You will not be surprised when I tell you that I am very much exercised by the possible beginning of World War III in Ukraine. The former KGB major-cum-wannabe megalomaniac dictator who is destabilizing the world based on a fanciful reading of non-history had already earned my undying disgust as a blot on humanity.
My real wrath, though, is over the weak-ass response of the West, including my own leadership. Don’t get me wrong. I'm glad the reaction has not been the former embarrassing ass-kissing that happened every time Putin tested our resolve in the past. But I find today’s hand-wringing and concern that nobody important should suffer inconvenience as we search for ways to make Putin’s life a living hell to be a step too far into the realm of unreality. War is hell for all sides and we are at war. It is asymmetric and irregular—Putin’s favorite kind—but it is war.

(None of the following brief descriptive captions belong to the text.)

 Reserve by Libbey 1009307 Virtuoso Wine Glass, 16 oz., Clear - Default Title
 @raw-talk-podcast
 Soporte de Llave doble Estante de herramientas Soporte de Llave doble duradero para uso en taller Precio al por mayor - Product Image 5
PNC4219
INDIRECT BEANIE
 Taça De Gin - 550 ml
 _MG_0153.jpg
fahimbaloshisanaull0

People who get up every day and slog through snow and slush and traffic to report for work that barely pays the rent—if they’re lucky—are already seeing higher gas prices. It bothers me not at all if more onerous sanctions against Putin might affect profits or markets or the convenience of Western elites. So lay it all on him and his oligarchs and let our own oligarchs share the pain in proportion to that already suffered by Joe Six Pack.
Because the alternative is nuclear war. Putin has obliquely threatened it, and men of his ilk have never had a problem inflicting maximum destruction on all humanity. See history, particularly Sudetenland. The violence ensuing from this misadventure also needs to go badly for him, not least because of all the wannbe Putins running around the planet. If he succeeds in any way, if he does not walk away with the blackest eye (or not at all), NATO will find itself in a shooting war for the Baltics by next year. And the need to evacuate Taiwan will become the next big news story.

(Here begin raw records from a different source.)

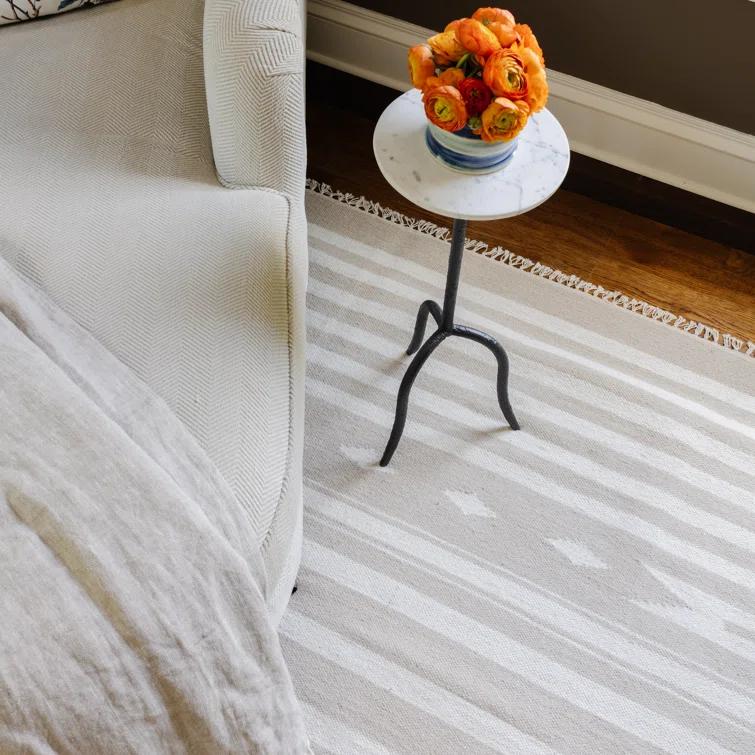 Erin Gates by Momeni Thompson Wool Area Rug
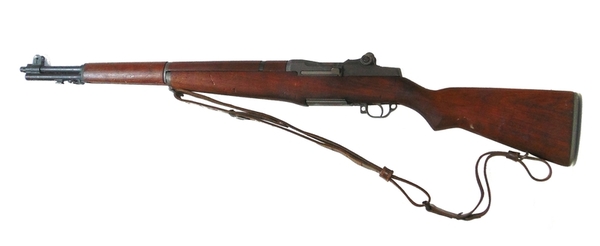 Acb51968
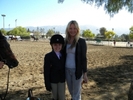 Horse Show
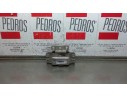 SOPORTE MOTOR DERECHO SUPERIOR 1K0199555M 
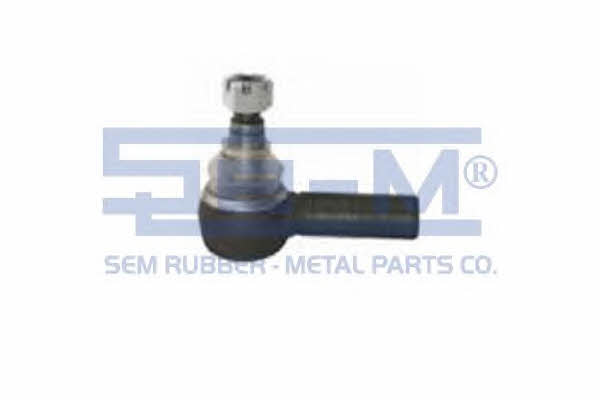 10997 Se-m Наконечник поперечной рулевой тяги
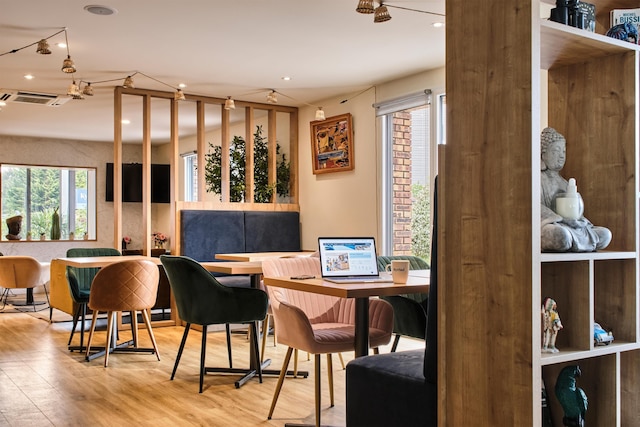 キリヤード レ ジュリス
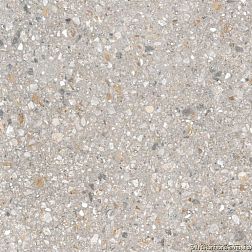 Estima AG 23 Dark Grey Неполированный Керамогранит 60х60 см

So not just humanitarian aid, but also maximum arms to Ukraine, sophisticated and plentiful, to level the playing field for a nation fighting for its survival. Poetic justice served on a madman who is throwing this tantrum in an attempt to force us not to do just that. And how about a PMC (private military company) or two of our own to counter the Russian PMCs who have been operating in Ukraine since 2014? A little plausible deniability, a lot of fighting capacity and a technical edge.
We should, in short, hand the commission to whomever is the real-world modern equivalent of an expanded and beefed up Charlemagne.